Step by step solution

01

Find the total charge passed during electrolysis

The total charge (Q) passed during electrolysis can be found using the formula: \[ Q = I \times t \] where \( I \) is the current in amperes and \( t \) is the time in seconds. Given current \( I = 7.5 \times 10^{4} \mathrm{~A} \) and time \( t = 24 \mathrm{~hours} \).
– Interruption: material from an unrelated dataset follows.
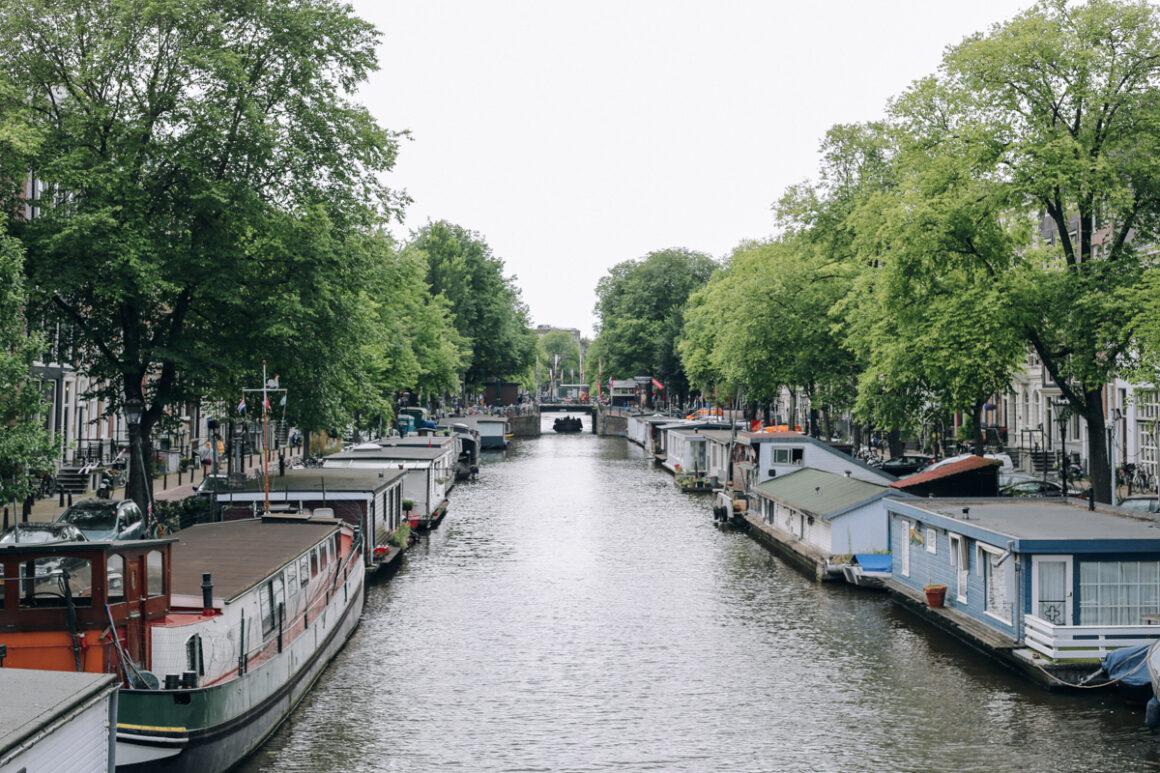 Découvrez notre city guide d'Amsterdam, quelles activités faire, où manger, où dormir... nous vous donnons nos meilleures adresses !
We need to convert the time into seconds: \[ t = 24 \mathrm{~h} \times \frac{3600 \mathrm{~s}}{1 \mathrm{~h}} = 86400 \mathrm{~s} \] Now, calculate the total charge: \[ Q = (7.5 \times 10^{4} \mathrm{~A}) \times (86400 \mathrm{~s}) = 6.48 \times 10^{9} \mathrm{~C} \]
02

Calculate the charge passed during Li formation considering cell efficiency

The cell is 85% efficient, so we need to find the effective charge (Q') that is used in Li formation by multiplying the total charge by the cell efficiency: \[Q' = Q \times \frac{85}{100} \] \[Q' = (6.48 \times 10^{9} \mathrm{~C}) \times 0.85 = 5.508 \times 10^{9} \mathrm{~C} \]
03

Use Faraday's laws of electrolysis to calculate the amount of substance of Li formed

From Faraday's laws of electrolysis, the amount of substance (in moles) of Li formed can be calculated using: \[ n = \frac{Q'}{zF} \] Where: - \( n \) is the amount of substance of lithium formed (in moles) - \( Q' \) is the effective charge in coulombs - \( z \) is the number of electrons transferred in the reduction half-reaction (for Li, \( z = 1 \) since the reaction is \( \mathrm{Li^{+} + e^{-} \rightarrow Li} \)) - \( F \) is the Faraday constant, which is \( 9.6485 \times 10^{4} \mathrm{~C/mol} \) Now, calculate the amount of substance of Li formed: \[ n = \frac{5.508 \times 10^{9} \mathrm{~C}}{(1)(9.6485 \times 10^{4} \mathrm{~C/mol})} = 5.703 \times 10^{4} \mathrm{~mol} \]
04

Calculate the mass of Li formed

The mass of lithium (m) formed can be calculated using: \[ m = n \times M \] Where: - \( m \) is the mass of lithium in grams - \( n \) is the amount of substance of lithium formed (from Step 3) - \( M \) is the molar mass of lithium, which is \( 6.94 \mathrm{~g/mol} \) Now, calculate the mass of Li formed: \[ m = (5.703 \times 10^{4} \mathrm{~mol}) \times (6.94 \mathrm{~g/mol}) = 3.96 \times 10^{5} \mathrm{~g} \] Thus, the mass of Li formed by electrolysis is \( 3.96 \times 10^{5} \mathrm{~g} \).
05

Calculate the minimum voltage required

The reduction half-reaction of Li is: \[ \mathrm{Li^{+} + e^{-} \rightarrow Li} \] The standard electrode potential for the reduction of Li is \( -3.04 \mathrm{~V} \) (data from the standard reduction potential table). However, since the given reaction is an electrolysis (non-spontaneous) reaction, the minimum voltage required is at least the positive value of the standard electrode potential, which is: \[ V_{min} = |-3.04 \mathrm{~V}| = 3.04 \mathrm{~V} \] So, the minimum voltage required to drive the reaction is \( 3.04 \mathrm{~V} \).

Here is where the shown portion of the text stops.